Source passage |
In November 2018, plaintiff members filed the second amended complaint, and defendants again moved to dismiss it. Defendants urged that dismissal was mandated because: (1) the Company's claims are being prosecuted without actual authority as the Company is acting at the direction of a majority of its members instead of its managers; (2) even if the Company can be duly directed to act at the direction of a majority of its members, the aggregate equity held by the directing members is less than 50%; (3) the claims are timed-barred; and (4) the second amended complaint fails to sufficiently plead a claim for breach of fiduciary duty.

On June 17, 2019, the motion court found that all but a portion of the third argument lacked merit; it partially granted the motion to dismiss the second amended complaint on the grounds that the Company's breach of contract and breach of fiduciary duty claims were time-barred. The motion court noted that the parties agreed that the applicable statute of limitations for both claims under Delaware law is three years (see 10 Del C § 8106 ; Wal-Mart Stores, Inc. v. AIG Life Ins. Co. , 860 A.2d 312, 319 [Del. 2004] ). Moreover, the court noted, defendants conceded in the complaint that most of the claims accrued on May 29, 2013, less than three years before the action was commenced. Thus, the motion court found that the action was mostly not time-barred; it was only timed-barred with respect to allegations of wrongdoing prior to May 27, 2013. Otherwise, the court denied the motion to dismiss the second amended complaint, rejecting defendants’ argument that the Company's claims were being prosecuted without actual authority.

Problems to work on |
**A)** Can you transcribe the court passage on the motion to dismiss, starting with "In November 2018, plaintiff" and going on through "of fiduciary duty."?
**B)** Would you pick up the court passage on the motion to dismiss where it stops and carry it forward?

Given data |
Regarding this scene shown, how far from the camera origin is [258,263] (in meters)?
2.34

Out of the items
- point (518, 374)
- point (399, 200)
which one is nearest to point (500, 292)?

Responses for each task |
**A)**
In November 2018, plaintiff members filed the second amended complaint, and defendants again moved to dismiss it. Defendants urged that dismissal was mandated because: (1) the Company's claims are being prosecuted without actual authority as the Company is acting at the direction of a majority of its members instead of its managers; (2) even if the Company can be duly directed to act at the direction of a majority of its members, the aggregate equity held by the directing members is less than 50%; (3) the claims are timed-barred; and (4) the second amended complaint fails to sufficiently plead a claim for breach of fiduciary duty.

**B)**
Appellate Division's Dismissal of the Second Amended Complaint

Defendants did not appeal from the June 17, 2019, order. Instead, they appealed from the October 2018 order. Defendants argued that, in the absence of a choice-of-forum provision in the Company's LLC agreement, the agreement's Delaware choice-of-law provision, together with Section 18-1001 of the Delaware Limited Liability Company Act (LLC Act), gave Delaware Chancery Court exclusive jurisdiction to adjudicate plaintiffs’ derivative claims. Alternatively, defendants argued, the Company lacked standing to sue in its own name, first, because Section 18-803(b) of the Delaware LLC Act requires...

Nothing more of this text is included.